Les sujets sont nombreux et intéressent de nombreux secteurs : énergies renouvelables, carrières, travaux publics, bâtiment notamment.
S’agissant de l’épineuse question de la probabilité d’atteinte (notamment pour les atteintes involontaires aléatoires à des espèces), il est apporte des précisions sur le seuil de probabilité résiduel évalué par le bureau d’étude. C’est à ce niveau de détail, souvent difficile à appréhender d’un point de vue technique, que se placent les juridictions en cas de recours.
Voici notre première analyse s’agissant de la question du seuil de déclenchement d’un dossier de dérogation.
Tout d’abord, en creux, l’avis du Conseil d’Etat ne retient pas certaines des propositions de son rapporteur public, notamment:
– le seuil de déclenchement d’un dossier de dérogation (DEP) : contrairement à ce qui était proposé, pas d’obligation de DEP quand bien même le risque serait seulement « non négligeable ».
– la distinction entre trois catégories d’atteintes (volontaires, inéluctables et autres).
Ensuite, en clair, l’avis énonce que:
1/ L’évaluation d’un risque d’atteinte aux espèces doit se faire après application des mesures d’évitement et de réduction (E & R). En revanche, pas de celles de compensation (C).
2/ La présence d’espèces protégées dans la zone d’un projet impose d’examiner si une dérogation est requise. Cette obligation s’impose au pétitionnaire et au service instructeur. Elle n’implique pas pour autant qu’un dossier de dérogation soit systématiquement requis dans ce cas.
3/ Une dérogation espèces protégées (issue de la directive Habitats) est nécessaire en cas de risque suffisamment caractérisé pour les espèces, après prise en compte des mesures d’évitement et réduction.

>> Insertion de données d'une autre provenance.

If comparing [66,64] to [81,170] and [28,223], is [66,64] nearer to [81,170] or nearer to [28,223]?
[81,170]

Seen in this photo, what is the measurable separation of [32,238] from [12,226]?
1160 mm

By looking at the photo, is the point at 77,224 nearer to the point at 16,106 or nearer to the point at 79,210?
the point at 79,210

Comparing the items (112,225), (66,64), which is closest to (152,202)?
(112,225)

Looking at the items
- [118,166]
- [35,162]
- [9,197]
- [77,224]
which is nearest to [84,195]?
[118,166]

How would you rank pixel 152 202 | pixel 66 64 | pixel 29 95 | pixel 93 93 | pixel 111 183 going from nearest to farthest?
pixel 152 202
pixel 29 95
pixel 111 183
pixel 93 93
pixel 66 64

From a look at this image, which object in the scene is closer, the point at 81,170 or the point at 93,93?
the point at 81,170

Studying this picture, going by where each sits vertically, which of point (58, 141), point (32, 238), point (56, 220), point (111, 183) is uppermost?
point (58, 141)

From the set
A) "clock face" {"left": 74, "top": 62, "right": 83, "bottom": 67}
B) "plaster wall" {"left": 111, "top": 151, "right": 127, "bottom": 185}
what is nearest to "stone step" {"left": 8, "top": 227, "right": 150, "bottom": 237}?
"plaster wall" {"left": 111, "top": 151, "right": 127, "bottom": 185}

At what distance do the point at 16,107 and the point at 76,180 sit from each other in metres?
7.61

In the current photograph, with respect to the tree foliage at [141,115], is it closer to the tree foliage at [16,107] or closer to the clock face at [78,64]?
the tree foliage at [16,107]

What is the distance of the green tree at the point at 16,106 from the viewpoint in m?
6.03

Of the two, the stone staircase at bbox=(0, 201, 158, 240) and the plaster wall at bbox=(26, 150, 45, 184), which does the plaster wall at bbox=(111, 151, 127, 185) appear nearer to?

4/ En outre, dès lors que ces mesures d’évitement et de réduction permettent de diminuer – avec des garanties d’effectivité – un risque pour les espèces protégées au point qu’il n’apparaisse plus comme suffisamment caractérisé, un dossier de DEP n’est pas requis.
La référence à des « garanties d’effectivité » permet de prendre en compte les mesures réelles de réduction, sans pour autant exiger qu’elles apportent 100 % d’efficacité (par ex. détection oiseaux pour les éoliennes).
De même, la mention d’un risque qui n’apparaitrait plus « suffisamment caractérisé » va permettre au juge administratif de mener son office en prenant en compte la diversité des méthodes de travail des bureaux d’études, sans se fixer sur une sémantique de l’ordre du « zéro risque » ou du « négligeable ».
L’administration et au besoin la jurisprudence pourront donc apprécier au cas par cas les dossiers et retenir, par exemple, qu’un risque résiduel (après E et R) « faible » atteste d’une diminution telle qu’il n’est plus suffisamment caractérisé.
La conciliation des différents intérêts (notamment biodiversité et énergies renouvelables) devrait s’en trouver améliorée.